Si hay que acuñar un término a raíz de la publicación de un título o una saga que comparte ciertas características intrínsecas y repetidas con cada entrega, ese sería el ‘soulslike’. El mundo de los videojuegos ya no es el mismo gracias a la maestría de From Software a la hora de generar mundos apabullantes que pueden llegar a ser crueles con los jugadores y que recompensan una curva de aprendizaje en base a la perseverancia.

Con esto en mente, numerosos estudios se han interesado a la hora de basarse en esta fórmula para publicar un título que sea de su propia cosecha, aunque se vea influenciado sobremanera por el estudio japonés. Lords of the Fallen es el último exponente y tras una serie de vaivenes que han retrasado su salida hasta el presente procedemos a daros nuestras impresiones sobre esta apuesta más que atractiva e interesante.

Apuesta magistral

Se puede afirmar que Lords of the Fallen es un sucesor espiritual del juego original de 2014 y actúa como un reinicio de la franquicia cuya historia se desarrolla mucho tiempo después de aquella primera entrega. Nuestro protagonista intenta sobrevivir en una tierra anteriormente gobernada por mano de hierro por el Dios Demonio, Adyr, cuyo reinado por fin ha terminado. 

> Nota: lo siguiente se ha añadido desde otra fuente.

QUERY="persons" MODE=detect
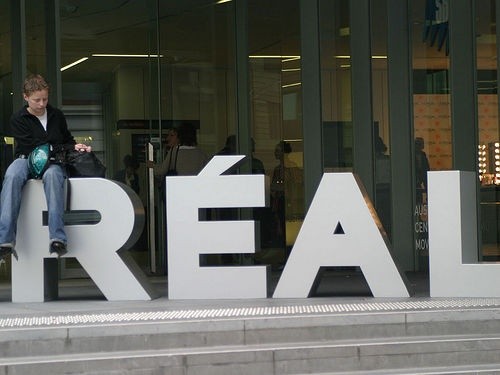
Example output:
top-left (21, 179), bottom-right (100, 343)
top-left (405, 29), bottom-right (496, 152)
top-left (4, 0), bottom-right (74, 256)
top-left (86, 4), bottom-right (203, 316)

Sin embargo, milenios después de su derrota contemplada en la entrega original, la resurrección de Adyr es un hecho. Para hacer frente a esta amenaza, los jugadores se pondrán en la piel de uno de los Cruzados de la Oscuridad, unos personajes que gracias a un artefacto impío son capaces de viajar entre Axiom, el reino de los vivos, y Umbral, el reino de los muertos. 

Siguiendo las líneas maestras del género ‘soulslike’, Lords of the Fallen nos adentra en este universo interconectado tal como ocurriera en la segunda y tercera entrega de la franquicia Dark Souls y eso podría ser suficiente cuando se nos promete ofrecer batallas contra grandes jefes, combates desafiantes contra legiones de enemigos diversos y una narrativa profunda e inmersiva.

Sin embargo, la gran aportación de Hexworks al género es ese artefacto impío al que hacíamos referencia, la Lámpara Umbral. Si nos limitásemos a la presencia de esos mundos y ya, podría ser una incorporación atractiva, pero poco más. Gracias a este artefacto se esconden otras posibilidades. 

Cada uno de los mundos cuenta con sus propios caminos, personajes, enemigos, secretos y tesoros, y con la lámpara se podrá acceder a ambos en cualquier momento e interactúan a la perfección de forma magistral durante las fases de exploración y resolución de rompecabezas aunque también concede la habilidad de examinar el alma de los enemigos para asestar golpes devastadores. ¡Una navaja suiza en toda regla!

Si todo lo anterior no fuera lo suficientemente interesante, adentrarnos en Umbral conlleva un coste y hay que planificar si la relación riesgo-beneficio nos compensa. Recordemos que los jugadores pueden viajar de Axiom al Umbral en cualquier momento gracias a la lámpara y que hay dos vías para llegar al mundo sombrío: muriendo ante los enemigos del Axiom, tras lo cual se resucita en la misma ubicación pero en el Umbral en uno de los puntos de descanso o Vestigios e incluso hendiendo el Umbral y sacrificando voluntariamente una de las dos vidas porque aquí se encuentra otra de las novedades de Lords of the Fallen. 

Por desgracia, no todos son buenas noticias cuando te adentras en el mundo de los muertos porque cuanto más tiempo se permanezca en este plano espectral, mayores en número y más desafiantes serán los horrores que darán caza al jugador. Complicado y satisfactorio al mismo tiempo si sobrevives, claro.

Casi referencia del género

Aunque la muerte es un hecho incontestable en los ‘soulslike’ y de hecho es nuestra principal compañera, lo cierto es que Lords of the Fallen nos permite probar y experimentar más allá de las numerosas clases que se ajustan a los parámetros ya preestablecidos. Si contamos con el Cruzado Oscuro que pertenece a la edición Deluxe, hay un total de nueve clases de personaje y cada uno de ellos ofrece un estilo de juego diferente que se puede adaptar mejorando sus estadísticas, armas, armadura y conjuros, personalizándolo hasta límites enfermizos como no nos podemos ni imaginar.